List tracked frameworks
CI-friendly watch mode
iris regulatory watch --fail-on-change
Exit non-zero when regulatory changes affect your agents — useful in scheduled CI jobs.
History and apply
iris regulatory apply --update-id <id>
Colorado AI Act (SB 26-189): Effective January 1, 2027. IRIS bundles track obligation changes so iris regulatory check surfaces what matters for your registered agents.
California CCPA/CPRA ADMT: Regulations effective January 1, 2026. Significant-decision ADMT requirements from January 1, 2027. Risk assessment filing due April 1, 2028. Bundle ID: ccpa-admt.
China PIPL: In effect since November 1, 2021. Compliance Audit Management Measures effective May 1, 2025. Bundle ID: china-pipl. Cross-border transfer restrictions are among the strictest globally — involve China counsel.
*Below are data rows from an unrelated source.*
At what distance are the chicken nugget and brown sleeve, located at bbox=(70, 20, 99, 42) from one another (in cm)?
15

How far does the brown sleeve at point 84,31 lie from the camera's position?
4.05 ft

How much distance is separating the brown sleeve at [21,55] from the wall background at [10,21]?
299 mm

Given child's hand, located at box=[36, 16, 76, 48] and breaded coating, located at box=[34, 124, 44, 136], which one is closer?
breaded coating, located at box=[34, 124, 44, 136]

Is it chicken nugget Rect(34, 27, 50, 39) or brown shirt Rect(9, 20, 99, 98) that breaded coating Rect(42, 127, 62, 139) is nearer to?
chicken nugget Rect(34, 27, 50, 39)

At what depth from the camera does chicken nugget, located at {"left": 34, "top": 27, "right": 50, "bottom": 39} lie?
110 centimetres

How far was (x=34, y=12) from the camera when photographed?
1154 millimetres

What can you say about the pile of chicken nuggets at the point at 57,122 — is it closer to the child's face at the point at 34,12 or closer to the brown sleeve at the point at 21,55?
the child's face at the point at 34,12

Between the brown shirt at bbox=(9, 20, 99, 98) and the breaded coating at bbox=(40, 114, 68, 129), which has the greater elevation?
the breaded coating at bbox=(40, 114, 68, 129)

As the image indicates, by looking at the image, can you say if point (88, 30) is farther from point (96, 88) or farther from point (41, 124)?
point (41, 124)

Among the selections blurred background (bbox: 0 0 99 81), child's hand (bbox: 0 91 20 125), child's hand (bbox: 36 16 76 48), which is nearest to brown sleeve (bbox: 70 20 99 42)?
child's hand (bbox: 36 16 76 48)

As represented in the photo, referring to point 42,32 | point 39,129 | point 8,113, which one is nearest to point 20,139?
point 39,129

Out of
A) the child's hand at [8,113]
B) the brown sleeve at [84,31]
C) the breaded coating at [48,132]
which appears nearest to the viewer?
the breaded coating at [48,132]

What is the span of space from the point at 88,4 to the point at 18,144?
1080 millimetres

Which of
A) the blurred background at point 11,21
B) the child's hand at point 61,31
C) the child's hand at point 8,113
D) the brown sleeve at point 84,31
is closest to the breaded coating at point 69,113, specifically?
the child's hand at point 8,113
HIPAA 2025 NPRM: Proposed Security Rule update (January 2025) explicitly requires AI tools in risk analysis. Section 1557 non-discrimination for AI in patient care effective May 1, 2025.
NYC Local Law 144 (AEDTs): Effective July 5, 2023. DCWP is actively fining HR tech companies — $375–$1,500 per violation per day. Requires annual independent bias audit, public disclosure, and candidate notice before AEDT use. Bundle ID: nyc-ll144. Run iris regulatory check --framework nyc-ll144.
Illinois AI Video Interview Act: Effective January 1, 2020 (820 ILCS 42). First US state law regulating AI video interviews. Consent before recording is the most enforced provision. Bundle ID: illinois-ai-video. Run iris regulatory check --framework illinois-ai-video.
AIUC-1: Voluntary third-party certifiable standard for AI agents (Schellman is the first accredited auditor). IRIS tracks AIUC-1 control updates and surfaces changes that affect evidence export mappings. Bundle ID: aiuc-1. Run iris regulatory check --framework aiuc-1 quarterly — AIUC-1 publishes changelog updates that may affect B006 sub-control evidence requirements.
ISO/IEC 42001:2023: IRIS's ISO 42001 mapping is derived from AIUC-1's published crosswalk (dated 2025-09-18), not independent ISO interpretation. When AIUC-1 updates its crosswalk, ISO coverage tiers may shift. Bundle ID: iso-42001. Run iris regulatory check --framework iso-42001 to verify the crosswalk is still current — IRIS warns if the crosswalk is older than 100 days.